▸ **Text shown**:
+===+
Re: CqlStorage creates wrong schema for Pig

Posted by Miguel Angel Martin junquera <mi...@gmail.com>.

*good/nice job !!!*
*
*
*
*
*I'd testing with an udf only with  string schema type  this is better and
elaborate work..*
*
*
*Regads*


Miguel Angel Martín Junquera
Analyst Engineer.
miguelangel.martin@brainsins.com



2013/8/31 Chad Johnston <cj...@megatome.com>

> I threw together a quick UDF to work around this issue. It just extracts
> the value portion of the tuple while taking advantage of the CqlStorage
> generated schema to keep the type correct.
>
> You can get it here: https://github.com/iamthechad/cqlstorage-udf
>
> I'll see if I can find more useful information and open a defect, since
> that's what this seems to be.
>
> Chad
>
>
> On Fri, Aug 30, 2013 at 2:02 AM, Miguel Angel Martin junquera <
> mianmarjun.mailinglist@gmail.com> wrote:
>
>> I try this:
>>
>> *rows = LOAD
>> 'cql://keyspace1/test?page_size=1&split_size=4&where_clause=age%3D30' USING
>> CqlStorage();*
>>
>> *dump rows;*
>>
>> *ILLUSTRATE rows;*
>>
>> *describe rows;*
>>
>> *
>> *
>>
>> *values2= FOREACH rows GENERATE  TOTUPLE (id) as
>> (mycolumn:tuple(name,value));*
>>
>> *dump values2;*
>>
>> *describe values2;*
>> *
>> *
>>
>> But I get this results:
>>
>>
>>
>> -------------------------------------------------------------
>> | rows     | id:chararray   | age:int   | title:chararray   |
>> -------------------------------------------------------------
>> |          | (id, 6)        | (age, 30) | (title, QA)       |
>> -------------------------------------------------------------
>>
>> rows: {id: chararray,age: int,title: chararray}
>> 2013-08-30 09:54:37,831 [main] ERROR org.apache.pig.tools.grunt.Grunt -
>> ERROR 1031: Incompatable field schema: left is
>> "tuple_0:tuple(mycolumn:tuple(name:bytearray,value:bytearray))", right is
>> "org.apache.pig.builtin.totuple_id_1:tuple(id:chararray)"
+===+
▸ **Supplied data**:
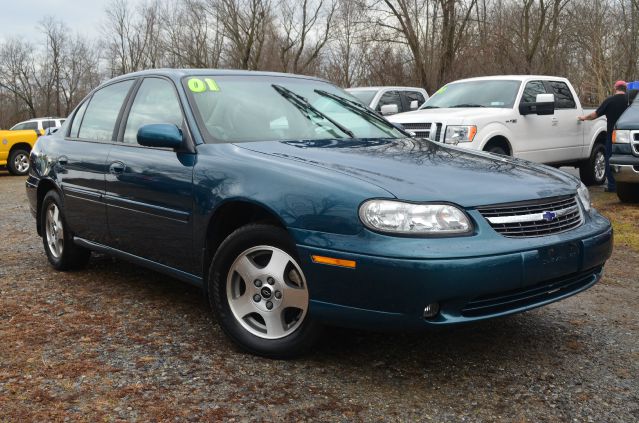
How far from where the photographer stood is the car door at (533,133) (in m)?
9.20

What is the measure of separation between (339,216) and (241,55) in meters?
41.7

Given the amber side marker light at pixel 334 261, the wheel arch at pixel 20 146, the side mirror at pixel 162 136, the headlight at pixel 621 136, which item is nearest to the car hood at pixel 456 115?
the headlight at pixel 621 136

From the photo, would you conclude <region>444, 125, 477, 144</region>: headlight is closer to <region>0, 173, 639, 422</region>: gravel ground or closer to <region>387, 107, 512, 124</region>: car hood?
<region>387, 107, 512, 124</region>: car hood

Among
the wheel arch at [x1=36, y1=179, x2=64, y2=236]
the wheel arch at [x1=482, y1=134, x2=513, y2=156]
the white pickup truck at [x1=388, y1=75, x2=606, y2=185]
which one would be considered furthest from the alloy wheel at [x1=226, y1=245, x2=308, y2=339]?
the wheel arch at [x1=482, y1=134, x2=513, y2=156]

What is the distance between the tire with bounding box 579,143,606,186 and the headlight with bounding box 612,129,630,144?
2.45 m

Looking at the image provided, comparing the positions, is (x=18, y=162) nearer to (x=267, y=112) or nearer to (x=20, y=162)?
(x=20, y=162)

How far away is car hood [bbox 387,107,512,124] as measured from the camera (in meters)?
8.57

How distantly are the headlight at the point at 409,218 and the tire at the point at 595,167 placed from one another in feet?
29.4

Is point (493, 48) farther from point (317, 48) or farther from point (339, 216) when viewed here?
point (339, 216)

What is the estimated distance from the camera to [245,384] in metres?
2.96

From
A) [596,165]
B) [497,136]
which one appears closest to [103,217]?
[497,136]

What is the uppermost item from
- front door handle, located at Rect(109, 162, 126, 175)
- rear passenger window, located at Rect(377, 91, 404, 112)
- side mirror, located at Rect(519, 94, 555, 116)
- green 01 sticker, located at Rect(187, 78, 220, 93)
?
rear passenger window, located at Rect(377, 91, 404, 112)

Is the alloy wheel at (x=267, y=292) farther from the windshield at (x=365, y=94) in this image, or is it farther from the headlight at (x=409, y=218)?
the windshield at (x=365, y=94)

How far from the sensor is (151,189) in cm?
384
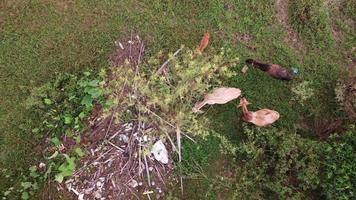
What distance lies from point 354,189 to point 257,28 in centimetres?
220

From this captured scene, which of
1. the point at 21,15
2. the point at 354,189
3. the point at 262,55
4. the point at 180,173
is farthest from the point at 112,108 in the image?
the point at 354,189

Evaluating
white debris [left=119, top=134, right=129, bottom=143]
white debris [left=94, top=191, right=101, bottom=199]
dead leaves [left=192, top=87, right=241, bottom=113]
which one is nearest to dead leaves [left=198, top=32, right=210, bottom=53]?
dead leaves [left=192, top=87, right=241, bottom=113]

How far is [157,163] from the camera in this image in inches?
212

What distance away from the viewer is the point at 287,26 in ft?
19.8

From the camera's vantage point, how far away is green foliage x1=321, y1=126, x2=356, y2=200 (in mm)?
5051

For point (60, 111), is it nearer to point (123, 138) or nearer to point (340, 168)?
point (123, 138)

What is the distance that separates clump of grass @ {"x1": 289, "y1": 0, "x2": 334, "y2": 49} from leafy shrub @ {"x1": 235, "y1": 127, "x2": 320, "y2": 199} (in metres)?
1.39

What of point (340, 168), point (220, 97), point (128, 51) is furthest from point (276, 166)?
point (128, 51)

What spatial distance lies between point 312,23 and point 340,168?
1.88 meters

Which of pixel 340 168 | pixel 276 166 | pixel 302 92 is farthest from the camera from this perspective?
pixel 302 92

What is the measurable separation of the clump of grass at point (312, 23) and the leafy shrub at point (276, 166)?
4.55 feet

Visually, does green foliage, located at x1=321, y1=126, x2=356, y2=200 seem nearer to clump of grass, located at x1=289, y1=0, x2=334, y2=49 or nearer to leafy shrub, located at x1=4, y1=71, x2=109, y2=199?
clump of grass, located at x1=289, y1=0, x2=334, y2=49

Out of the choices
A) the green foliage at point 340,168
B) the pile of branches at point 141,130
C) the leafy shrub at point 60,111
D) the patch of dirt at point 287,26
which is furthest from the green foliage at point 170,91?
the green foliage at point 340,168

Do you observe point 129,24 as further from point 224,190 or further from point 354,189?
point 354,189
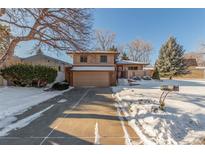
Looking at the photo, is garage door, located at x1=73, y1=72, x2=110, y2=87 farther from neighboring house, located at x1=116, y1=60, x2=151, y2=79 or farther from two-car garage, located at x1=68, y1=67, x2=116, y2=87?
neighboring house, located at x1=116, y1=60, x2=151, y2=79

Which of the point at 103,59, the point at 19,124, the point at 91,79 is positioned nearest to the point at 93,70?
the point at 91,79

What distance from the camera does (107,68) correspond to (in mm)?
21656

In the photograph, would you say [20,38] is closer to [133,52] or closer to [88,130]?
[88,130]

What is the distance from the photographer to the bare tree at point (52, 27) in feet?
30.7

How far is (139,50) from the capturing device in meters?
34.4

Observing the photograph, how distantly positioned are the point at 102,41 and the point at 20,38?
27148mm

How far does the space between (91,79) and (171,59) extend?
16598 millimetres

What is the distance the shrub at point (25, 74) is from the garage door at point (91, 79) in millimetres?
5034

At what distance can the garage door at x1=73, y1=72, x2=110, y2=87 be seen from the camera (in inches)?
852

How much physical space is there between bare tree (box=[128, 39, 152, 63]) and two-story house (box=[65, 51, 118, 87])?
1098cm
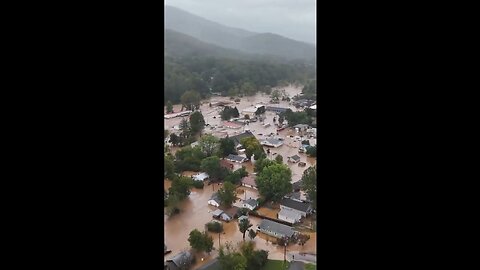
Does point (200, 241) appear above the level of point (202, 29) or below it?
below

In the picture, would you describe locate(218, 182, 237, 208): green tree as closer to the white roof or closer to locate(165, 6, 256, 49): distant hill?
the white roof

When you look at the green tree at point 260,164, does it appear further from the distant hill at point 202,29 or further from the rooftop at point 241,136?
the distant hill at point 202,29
+===+
▸ **Given task**: In the CqlStorage thread, what does the UDF Chad Johnston wrote extract? The listing has no connection to the CqlStorage thread.

▸ **The answer**: It extracts the value portion of the tuple and uses the schema that CqlStorage generates to keep the type correct.